The Beth Am Library Has Scary Stories in Picture Books | Congregation Beth Am

The Beth Am Library Has Scary Stories in Picture Books

Does your child enjoy a scary story (but not too scary)? Because of our history, we Jews have a tradition of scary stories. The most famous story is that of the Golem of Prague.
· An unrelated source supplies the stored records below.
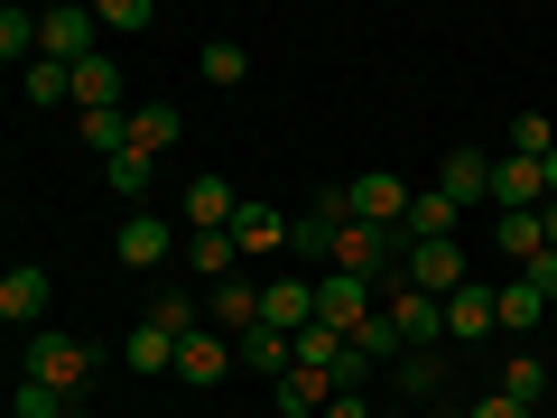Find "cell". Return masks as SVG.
Masks as SVG:
<instances>
[{"label": "cell", "instance_id": "obj_1", "mask_svg": "<svg viewBox=\"0 0 557 418\" xmlns=\"http://www.w3.org/2000/svg\"><path fill=\"white\" fill-rule=\"evenodd\" d=\"M28 381H47V391L84 399V381H94V344L65 335V325H38V335H28Z\"/></svg>", "mask_w": 557, "mask_h": 418}, {"label": "cell", "instance_id": "obj_2", "mask_svg": "<svg viewBox=\"0 0 557 418\" xmlns=\"http://www.w3.org/2000/svg\"><path fill=\"white\" fill-rule=\"evenodd\" d=\"M493 214H548V168L520 159V149H502L493 159Z\"/></svg>", "mask_w": 557, "mask_h": 418}, {"label": "cell", "instance_id": "obj_3", "mask_svg": "<svg viewBox=\"0 0 557 418\" xmlns=\"http://www.w3.org/2000/svg\"><path fill=\"white\" fill-rule=\"evenodd\" d=\"M409 196H418V186H409V177H391V168H372V177L344 186L354 223H381V233H399V223H409Z\"/></svg>", "mask_w": 557, "mask_h": 418}, {"label": "cell", "instance_id": "obj_4", "mask_svg": "<svg viewBox=\"0 0 557 418\" xmlns=\"http://www.w3.org/2000/svg\"><path fill=\"white\" fill-rule=\"evenodd\" d=\"M399 270H409V288H428L437 307L474 279V270H465V242H409V260H399Z\"/></svg>", "mask_w": 557, "mask_h": 418}, {"label": "cell", "instance_id": "obj_5", "mask_svg": "<svg viewBox=\"0 0 557 418\" xmlns=\"http://www.w3.org/2000/svg\"><path fill=\"white\" fill-rule=\"evenodd\" d=\"M381 317H391V325H399V344H409V354H428V344H437V335H446V307H437V298H428V288H409V279H399L391 298H381Z\"/></svg>", "mask_w": 557, "mask_h": 418}, {"label": "cell", "instance_id": "obj_6", "mask_svg": "<svg viewBox=\"0 0 557 418\" xmlns=\"http://www.w3.org/2000/svg\"><path fill=\"white\" fill-rule=\"evenodd\" d=\"M260 325L270 335H307L317 325V279H260Z\"/></svg>", "mask_w": 557, "mask_h": 418}, {"label": "cell", "instance_id": "obj_7", "mask_svg": "<svg viewBox=\"0 0 557 418\" xmlns=\"http://www.w3.org/2000/svg\"><path fill=\"white\" fill-rule=\"evenodd\" d=\"M446 335H456V344H493V335H502V288L465 279L456 298H446Z\"/></svg>", "mask_w": 557, "mask_h": 418}, {"label": "cell", "instance_id": "obj_8", "mask_svg": "<svg viewBox=\"0 0 557 418\" xmlns=\"http://www.w3.org/2000/svg\"><path fill=\"white\" fill-rule=\"evenodd\" d=\"M362 317H372V288H362V279H344V270H317V325H335V335L354 344Z\"/></svg>", "mask_w": 557, "mask_h": 418}, {"label": "cell", "instance_id": "obj_9", "mask_svg": "<svg viewBox=\"0 0 557 418\" xmlns=\"http://www.w3.org/2000/svg\"><path fill=\"white\" fill-rule=\"evenodd\" d=\"M177 325H168V317H139L131 325V335H121V362H131V372H149V381H159V372H177Z\"/></svg>", "mask_w": 557, "mask_h": 418}, {"label": "cell", "instance_id": "obj_10", "mask_svg": "<svg viewBox=\"0 0 557 418\" xmlns=\"http://www.w3.org/2000/svg\"><path fill=\"white\" fill-rule=\"evenodd\" d=\"M112 251L131 260V270H159L168 251H186V242H168V223L149 214V205H139V214H121V233H112Z\"/></svg>", "mask_w": 557, "mask_h": 418}, {"label": "cell", "instance_id": "obj_11", "mask_svg": "<svg viewBox=\"0 0 557 418\" xmlns=\"http://www.w3.org/2000/svg\"><path fill=\"white\" fill-rule=\"evenodd\" d=\"M223 372H233V344H223L214 325H196V335L177 344V381H186V391H214Z\"/></svg>", "mask_w": 557, "mask_h": 418}, {"label": "cell", "instance_id": "obj_12", "mask_svg": "<svg viewBox=\"0 0 557 418\" xmlns=\"http://www.w3.org/2000/svg\"><path fill=\"white\" fill-rule=\"evenodd\" d=\"M437 196L456 205V214L465 205H493V159H483V149H456V159L437 168Z\"/></svg>", "mask_w": 557, "mask_h": 418}, {"label": "cell", "instance_id": "obj_13", "mask_svg": "<svg viewBox=\"0 0 557 418\" xmlns=\"http://www.w3.org/2000/svg\"><path fill=\"white\" fill-rule=\"evenodd\" d=\"M47 298H57V288H47V270H38V260H20V270L0 279V317H10V325H28V335H38Z\"/></svg>", "mask_w": 557, "mask_h": 418}, {"label": "cell", "instance_id": "obj_14", "mask_svg": "<svg viewBox=\"0 0 557 418\" xmlns=\"http://www.w3.org/2000/svg\"><path fill=\"white\" fill-rule=\"evenodd\" d=\"M177 139H186V112H177V102H139V112H131V149H139V159H168Z\"/></svg>", "mask_w": 557, "mask_h": 418}, {"label": "cell", "instance_id": "obj_15", "mask_svg": "<svg viewBox=\"0 0 557 418\" xmlns=\"http://www.w3.org/2000/svg\"><path fill=\"white\" fill-rule=\"evenodd\" d=\"M233 214H242L233 177H196V186H186V223H196V233H233Z\"/></svg>", "mask_w": 557, "mask_h": 418}, {"label": "cell", "instance_id": "obj_16", "mask_svg": "<svg viewBox=\"0 0 557 418\" xmlns=\"http://www.w3.org/2000/svg\"><path fill=\"white\" fill-rule=\"evenodd\" d=\"M205 307H214V325H233V335H251V325H260V279H214V298H205Z\"/></svg>", "mask_w": 557, "mask_h": 418}, {"label": "cell", "instance_id": "obj_17", "mask_svg": "<svg viewBox=\"0 0 557 418\" xmlns=\"http://www.w3.org/2000/svg\"><path fill=\"white\" fill-rule=\"evenodd\" d=\"M399 242H456V205H446L437 186H418V196H409V223H399Z\"/></svg>", "mask_w": 557, "mask_h": 418}, {"label": "cell", "instance_id": "obj_18", "mask_svg": "<svg viewBox=\"0 0 557 418\" xmlns=\"http://www.w3.org/2000/svg\"><path fill=\"white\" fill-rule=\"evenodd\" d=\"M325 409H335V381L325 372H288L278 381V418H325Z\"/></svg>", "mask_w": 557, "mask_h": 418}, {"label": "cell", "instance_id": "obj_19", "mask_svg": "<svg viewBox=\"0 0 557 418\" xmlns=\"http://www.w3.org/2000/svg\"><path fill=\"white\" fill-rule=\"evenodd\" d=\"M75 102H84V112H121V65L112 57H84L75 65Z\"/></svg>", "mask_w": 557, "mask_h": 418}, {"label": "cell", "instance_id": "obj_20", "mask_svg": "<svg viewBox=\"0 0 557 418\" xmlns=\"http://www.w3.org/2000/svg\"><path fill=\"white\" fill-rule=\"evenodd\" d=\"M149 177H159V159H139V149H121V159H102V186H112L121 205L139 214V196H149Z\"/></svg>", "mask_w": 557, "mask_h": 418}, {"label": "cell", "instance_id": "obj_21", "mask_svg": "<svg viewBox=\"0 0 557 418\" xmlns=\"http://www.w3.org/2000/svg\"><path fill=\"white\" fill-rule=\"evenodd\" d=\"M288 223H298V214H270V205H242V214H233V242H242V251H278V242H288Z\"/></svg>", "mask_w": 557, "mask_h": 418}, {"label": "cell", "instance_id": "obj_22", "mask_svg": "<svg viewBox=\"0 0 557 418\" xmlns=\"http://www.w3.org/2000/svg\"><path fill=\"white\" fill-rule=\"evenodd\" d=\"M493 242L520 260V270H530V260L548 251V223H539V214H493Z\"/></svg>", "mask_w": 557, "mask_h": 418}, {"label": "cell", "instance_id": "obj_23", "mask_svg": "<svg viewBox=\"0 0 557 418\" xmlns=\"http://www.w3.org/2000/svg\"><path fill=\"white\" fill-rule=\"evenodd\" d=\"M233 260H242V242H233V233H186V270L233 279Z\"/></svg>", "mask_w": 557, "mask_h": 418}, {"label": "cell", "instance_id": "obj_24", "mask_svg": "<svg viewBox=\"0 0 557 418\" xmlns=\"http://www.w3.org/2000/svg\"><path fill=\"white\" fill-rule=\"evenodd\" d=\"M344 354H354V344H344L335 325H307V335H298V372H325V381H335Z\"/></svg>", "mask_w": 557, "mask_h": 418}, {"label": "cell", "instance_id": "obj_25", "mask_svg": "<svg viewBox=\"0 0 557 418\" xmlns=\"http://www.w3.org/2000/svg\"><path fill=\"white\" fill-rule=\"evenodd\" d=\"M502 391H511L520 409H539V391H548V362H539V354H511V362H502Z\"/></svg>", "mask_w": 557, "mask_h": 418}, {"label": "cell", "instance_id": "obj_26", "mask_svg": "<svg viewBox=\"0 0 557 418\" xmlns=\"http://www.w3.org/2000/svg\"><path fill=\"white\" fill-rule=\"evenodd\" d=\"M20 84H28V102H75V65H57V57H38Z\"/></svg>", "mask_w": 557, "mask_h": 418}, {"label": "cell", "instance_id": "obj_27", "mask_svg": "<svg viewBox=\"0 0 557 418\" xmlns=\"http://www.w3.org/2000/svg\"><path fill=\"white\" fill-rule=\"evenodd\" d=\"M548 317V298H539L530 279H511V288H502V335H520V325H539Z\"/></svg>", "mask_w": 557, "mask_h": 418}, {"label": "cell", "instance_id": "obj_28", "mask_svg": "<svg viewBox=\"0 0 557 418\" xmlns=\"http://www.w3.org/2000/svg\"><path fill=\"white\" fill-rule=\"evenodd\" d=\"M354 354H372V362H391V354H409V344H399V325H391V317H381V307H372V317L354 325Z\"/></svg>", "mask_w": 557, "mask_h": 418}, {"label": "cell", "instance_id": "obj_29", "mask_svg": "<svg viewBox=\"0 0 557 418\" xmlns=\"http://www.w3.org/2000/svg\"><path fill=\"white\" fill-rule=\"evenodd\" d=\"M437 381H446V362H437V354H399V391H409V399H428Z\"/></svg>", "mask_w": 557, "mask_h": 418}, {"label": "cell", "instance_id": "obj_30", "mask_svg": "<svg viewBox=\"0 0 557 418\" xmlns=\"http://www.w3.org/2000/svg\"><path fill=\"white\" fill-rule=\"evenodd\" d=\"M511 149H520V159H548V149H557V131H548L539 112H520V121H511Z\"/></svg>", "mask_w": 557, "mask_h": 418}, {"label": "cell", "instance_id": "obj_31", "mask_svg": "<svg viewBox=\"0 0 557 418\" xmlns=\"http://www.w3.org/2000/svg\"><path fill=\"white\" fill-rule=\"evenodd\" d=\"M242 65H251V57H242L233 38H214V47H205V84H242Z\"/></svg>", "mask_w": 557, "mask_h": 418}, {"label": "cell", "instance_id": "obj_32", "mask_svg": "<svg viewBox=\"0 0 557 418\" xmlns=\"http://www.w3.org/2000/svg\"><path fill=\"white\" fill-rule=\"evenodd\" d=\"M65 409H75L65 391H47V381H20V418H65Z\"/></svg>", "mask_w": 557, "mask_h": 418}, {"label": "cell", "instance_id": "obj_33", "mask_svg": "<svg viewBox=\"0 0 557 418\" xmlns=\"http://www.w3.org/2000/svg\"><path fill=\"white\" fill-rule=\"evenodd\" d=\"M94 20H102V28H149V20H159V10H149V0H102Z\"/></svg>", "mask_w": 557, "mask_h": 418}, {"label": "cell", "instance_id": "obj_34", "mask_svg": "<svg viewBox=\"0 0 557 418\" xmlns=\"http://www.w3.org/2000/svg\"><path fill=\"white\" fill-rule=\"evenodd\" d=\"M465 418H530V409H520L511 391H483V399H465Z\"/></svg>", "mask_w": 557, "mask_h": 418}, {"label": "cell", "instance_id": "obj_35", "mask_svg": "<svg viewBox=\"0 0 557 418\" xmlns=\"http://www.w3.org/2000/svg\"><path fill=\"white\" fill-rule=\"evenodd\" d=\"M520 279H530L539 298H548V307H557V251H539V260H530V270H520Z\"/></svg>", "mask_w": 557, "mask_h": 418}, {"label": "cell", "instance_id": "obj_36", "mask_svg": "<svg viewBox=\"0 0 557 418\" xmlns=\"http://www.w3.org/2000/svg\"><path fill=\"white\" fill-rule=\"evenodd\" d=\"M539 223H548V251H557V196H548V214H539Z\"/></svg>", "mask_w": 557, "mask_h": 418}, {"label": "cell", "instance_id": "obj_37", "mask_svg": "<svg viewBox=\"0 0 557 418\" xmlns=\"http://www.w3.org/2000/svg\"><path fill=\"white\" fill-rule=\"evenodd\" d=\"M539 168H548V196H557V149H548V159H539Z\"/></svg>", "mask_w": 557, "mask_h": 418}, {"label": "cell", "instance_id": "obj_38", "mask_svg": "<svg viewBox=\"0 0 557 418\" xmlns=\"http://www.w3.org/2000/svg\"><path fill=\"white\" fill-rule=\"evenodd\" d=\"M65 418H102V409H84V399H75V409H65Z\"/></svg>", "mask_w": 557, "mask_h": 418}]
</instances>
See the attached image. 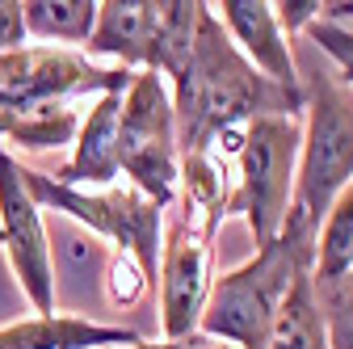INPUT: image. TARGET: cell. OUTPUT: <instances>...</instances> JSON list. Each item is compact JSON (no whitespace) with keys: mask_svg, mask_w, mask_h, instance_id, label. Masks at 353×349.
Returning a JSON list of instances; mask_svg holds the SVG:
<instances>
[{"mask_svg":"<svg viewBox=\"0 0 353 349\" xmlns=\"http://www.w3.org/2000/svg\"><path fill=\"white\" fill-rule=\"evenodd\" d=\"M353 181V89L336 72H316L303 84V143L290 210L316 232L332 198Z\"/></svg>","mask_w":353,"mask_h":349,"instance_id":"cell-4","label":"cell"},{"mask_svg":"<svg viewBox=\"0 0 353 349\" xmlns=\"http://www.w3.org/2000/svg\"><path fill=\"white\" fill-rule=\"evenodd\" d=\"M265 349H328V324H324V312L312 290V274H303L290 286Z\"/></svg>","mask_w":353,"mask_h":349,"instance_id":"cell-16","label":"cell"},{"mask_svg":"<svg viewBox=\"0 0 353 349\" xmlns=\"http://www.w3.org/2000/svg\"><path fill=\"white\" fill-rule=\"evenodd\" d=\"M320 5H324V0H282V5H274V17H278L282 34L290 38V34L307 30V26L320 17Z\"/></svg>","mask_w":353,"mask_h":349,"instance_id":"cell-21","label":"cell"},{"mask_svg":"<svg viewBox=\"0 0 353 349\" xmlns=\"http://www.w3.org/2000/svg\"><path fill=\"white\" fill-rule=\"evenodd\" d=\"M210 9H214L219 26L228 30V38L236 42V51L261 76L286 84V89H303L294 55H290V38L282 34L270 0H223V5H210Z\"/></svg>","mask_w":353,"mask_h":349,"instance_id":"cell-11","label":"cell"},{"mask_svg":"<svg viewBox=\"0 0 353 349\" xmlns=\"http://www.w3.org/2000/svg\"><path fill=\"white\" fill-rule=\"evenodd\" d=\"M312 290H316V303L328 324V349H353V270L328 286L312 282Z\"/></svg>","mask_w":353,"mask_h":349,"instance_id":"cell-17","label":"cell"},{"mask_svg":"<svg viewBox=\"0 0 353 349\" xmlns=\"http://www.w3.org/2000/svg\"><path fill=\"white\" fill-rule=\"evenodd\" d=\"M353 270V181L332 198L324 223L316 232V257H312V282L328 286L341 282Z\"/></svg>","mask_w":353,"mask_h":349,"instance_id":"cell-15","label":"cell"},{"mask_svg":"<svg viewBox=\"0 0 353 349\" xmlns=\"http://www.w3.org/2000/svg\"><path fill=\"white\" fill-rule=\"evenodd\" d=\"M198 9L202 0H97V26L80 55L172 80L190 59Z\"/></svg>","mask_w":353,"mask_h":349,"instance_id":"cell-5","label":"cell"},{"mask_svg":"<svg viewBox=\"0 0 353 349\" xmlns=\"http://www.w3.org/2000/svg\"><path fill=\"white\" fill-rule=\"evenodd\" d=\"M312 257H316V228L290 210L282 232L265 248H256L232 274H214L198 332L223 341L228 349H265L290 286L303 274H312Z\"/></svg>","mask_w":353,"mask_h":349,"instance_id":"cell-3","label":"cell"},{"mask_svg":"<svg viewBox=\"0 0 353 349\" xmlns=\"http://www.w3.org/2000/svg\"><path fill=\"white\" fill-rule=\"evenodd\" d=\"M172 114H176V143L181 152H194L202 139L219 130H240L256 118L274 114H303V89L261 76L219 26L214 9L202 0L198 30L185 68L168 80Z\"/></svg>","mask_w":353,"mask_h":349,"instance_id":"cell-2","label":"cell"},{"mask_svg":"<svg viewBox=\"0 0 353 349\" xmlns=\"http://www.w3.org/2000/svg\"><path fill=\"white\" fill-rule=\"evenodd\" d=\"M118 168L160 210L176 202L181 181V143H176L172 93L160 72H135L122 93L118 114Z\"/></svg>","mask_w":353,"mask_h":349,"instance_id":"cell-7","label":"cell"},{"mask_svg":"<svg viewBox=\"0 0 353 349\" xmlns=\"http://www.w3.org/2000/svg\"><path fill=\"white\" fill-rule=\"evenodd\" d=\"M118 114H122V93L93 97L80 118V130L72 139V160L55 172L59 186L72 190H105L122 181L118 168Z\"/></svg>","mask_w":353,"mask_h":349,"instance_id":"cell-12","label":"cell"},{"mask_svg":"<svg viewBox=\"0 0 353 349\" xmlns=\"http://www.w3.org/2000/svg\"><path fill=\"white\" fill-rule=\"evenodd\" d=\"M30 47L26 17H21V0H0V55H13Z\"/></svg>","mask_w":353,"mask_h":349,"instance_id":"cell-20","label":"cell"},{"mask_svg":"<svg viewBox=\"0 0 353 349\" xmlns=\"http://www.w3.org/2000/svg\"><path fill=\"white\" fill-rule=\"evenodd\" d=\"M320 21H336V26H349L353 30V0H328V5H320Z\"/></svg>","mask_w":353,"mask_h":349,"instance_id":"cell-23","label":"cell"},{"mask_svg":"<svg viewBox=\"0 0 353 349\" xmlns=\"http://www.w3.org/2000/svg\"><path fill=\"white\" fill-rule=\"evenodd\" d=\"M135 72L93 63L80 51L63 47H21L0 55V139L21 152H55L72 148L80 130V106L126 93Z\"/></svg>","mask_w":353,"mask_h":349,"instance_id":"cell-1","label":"cell"},{"mask_svg":"<svg viewBox=\"0 0 353 349\" xmlns=\"http://www.w3.org/2000/svg\"><path fill=\"white\" fill-rule=\"evenodd\" d=\"M21 181H26V190L34 194V202L42 210L68 215L80 228L110 240L114 252H130L143 266V274L156 282L160 240H164V210L152 198H143L130 181H118V186H105V190H72V186H59L51 172H38L30 164H21Z\"/></svg>","mask_w":353,"mask_h":349,"instance_id":"cell-6","label":"cell"},{"mask_svg":"<svg viewBox=\"0 0 353 349\" xmlns=\"http://www.w3.org/2000/svg\"><path fill=\"white\" fill-rule=\"evenodd\" d=\"M303 34L312 38L324 55H332V59H336V68H341L336 76L353 89V30H349V26H336V21H320V17H316Z\"/></svg>","mask_w":353,"mask_h":349,"instance_id":"cell-19","label":"cell"},{"mask_svg":"<svg viewBox=\"0 0 353 349\" xmlns=\"http://www.w3.org/2000/svg\"><path fill=\"white\" fill-rule=\"evenodd\" d=\"M223 219L190 202H176L172 223L160 240V332L164 341H181L198 332L206 295L214 286V236Z\"/></svg>","mask_w":353,"mask_h":349,"instance_id":"cell-9","label":"cell"},{"mask_svg":"<svg viewBox=\"0 0 353 349\" xmlns=\"http://www.w3.org/2000/svg\"><path fill=\"white\" fill-rule=\"evenodd\" d=\"M126 349H228L223 341H210V337H202V332H194V337H181V341H139V345H126Z\"/></svg>","mask_w":353,"mask_h":349,"instance_id":"cell-22","label":"cell"},{"mask_svg":"<svg viewBox=\"0 0 353 349\" xmlns=\"http://www.w3.org/2000/svg\"><path fill=\"white\" fill-rule=\"evenodd\" d=\"M143 337L122 324H101L84 316H30L0 328V349H126Z\"/></svg>","mask_w":353,"mask_h":349,"instance_id":"cell-13","label":"cell"},{"mask_svg":"<svg viewBox=\"0 0 353 349\" xmlns=\"http://www.w3.org/2000/svg\"><path fill=\"white\" fill-rule=\"evenodd\" d=\"M299 143H303V114H274L244 126L240 177H236V198L228 206V219L240 215L256 248L270 244L290 215Z\"/></svg>","mask_w":353,"mask_h":349,"instance_id":"cell-8","label":"cell"},{"mask_svg":"<svg viewBox=\"0 0 353 349\" xmlns=\"http://www.w3.org/2000/svg\"><path fill=\"white\" fill-rule=\"evenodd\" d=\"M0 252L30 299L34 316L55 312V257L42 228V206L21 181V160L0 148Z\"/></svg>","mask_w":353,"mask_h":349,"instance_id":"cell-10","label":"cell"},{"mask_svg":"<svg viewBox=\"0 0 353 349\" xmlns=\"http://www.w3.org/2000/svg\"><path fill=\"white\" fill-rule=\"evenodd\" d=\"M152 290V278L143 274V266L130 252H114L110 270H105V295L114 308H139L143 295Z\"/></svg>","mask_w":353,"mask_h":349,"instance_id":"cell-18","label":"cell"},{"mask_svg":"<svg viewBox=\"0 0 353 349\" xmlns=\"http://www.w3.org/2000/svg\"><path fill=\"white\" fill-rule=\"evenodd\" d=\"M21 17L34 47L84 51L97 26V0H21Z\"/></svg>","mask_w":353,"mask_h":349,"instance_id":"cell-14","label":"cell"}]
</instances>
The library has a number of picture books based on this folktale, from the original story retold and illustrated by David Wisniewski, in striking papercuts, to Golemito a story of two boys in Mexico City who try to fight bullying by creating a golem.

Author Eric Kimmel has written four picture book stories that are always popular with children of all ages: Hershel and the Hanukkah Goblins, Gershon's Monster, The Golem's Latkes and Hayyim's Ghost.

The library even has a graphic novel about a Jewish pirate called Skullcaps and Crossbones, based on a true character who survived the Spanish Inquisition and became a pirate for revenge.

Eve Buntings beautiful book Terrible Things is an allegory of the Holocaust from the perspective of bunnies who hide from the terrible thing that takes away different animals.

Check out our collection of scary, picture book stories. You and your child are sure to be entertained. 

  • Golem* by David Wisniewski
    This is the original golem story powerfully illustrated with papercut depictions.
     
  • Gershon's Monster: A Story for the Jewish New Year  by Eric A. Kimmel and illustrated by Jon J. Muth
    Gershon makes mistakes, but instead of asking forgiveness he sweeps them up, tosses them in the cellar, then on Rosh Hashanah he puts them in a sack and casts them into the sea. When his thoughtless behavior threatens the life of his beloved children, he takes responsibility for his misdeeds.
     
  • Golemito* by Ilan Stavans and illustrated by Tresa Villegas
    A fictional story of how two Jewish boys in Mexico City confront bullying by creating a golem.
     
  • The Golem's Latkes* by Eric A. Kimmel and illustrated by Aaron Jasinski
    When the Rabbi leaves to visit the emperor, his maid gets the golem to do her housework. When she goes off to visit a friend, the golem prepares latkes with alarming results.
     
  • The Golem of Prague* by Irene Cohen-Janca and illustrated by Maurizio A.C. Quarello
    The traditional story with an interesting twist.
     
  • Hayyim's Ghost by Eric A. Kimmel and illustrated Ari Binus
    A greedy woman finds a way to bury her dead husband for free at the expense of a poor workman.
     
  • Hershel & the Hanukkah Goblins by Eric A. Kimmel and illustrated by Trina Schart Hyman
    Hershel of Ostropol outwits eight goblins and saves Hanukkah for a whole village.
     
  • The Legend of Freedom Hill by Linda Jacobs Altman and illustrated by Cornelius Van Wright & Ying-Hwa Hu
    Two young girls help to rescue a kidnapped slave.
     
  • Skullcaps and Crossbones: The Adventures of Yonah Klein by Shmuel Kafri and illustrated by Jacky Yarhi
    A graphic, fictional novel based on a real Jewish person, Yaakov Korel, who suffered at the hands of the Spanish Inquisition and became a pirate to pay them back.
     
  • Terrible Things: An Allegory of the Holocaust by Eve Bunting and illustrated by Stephen Gammell
    A bunny watches as the terrible things take different animals away, until there is no one else left.

*The Golem is a mythical creature from Jewish Folklore. 400 years ago, according to legend, a revered Jewish teacher and scholar, Rabbi Loew, shaped a giant man of clay -- a golem -- and brought him to life to protect the Jews of Prague.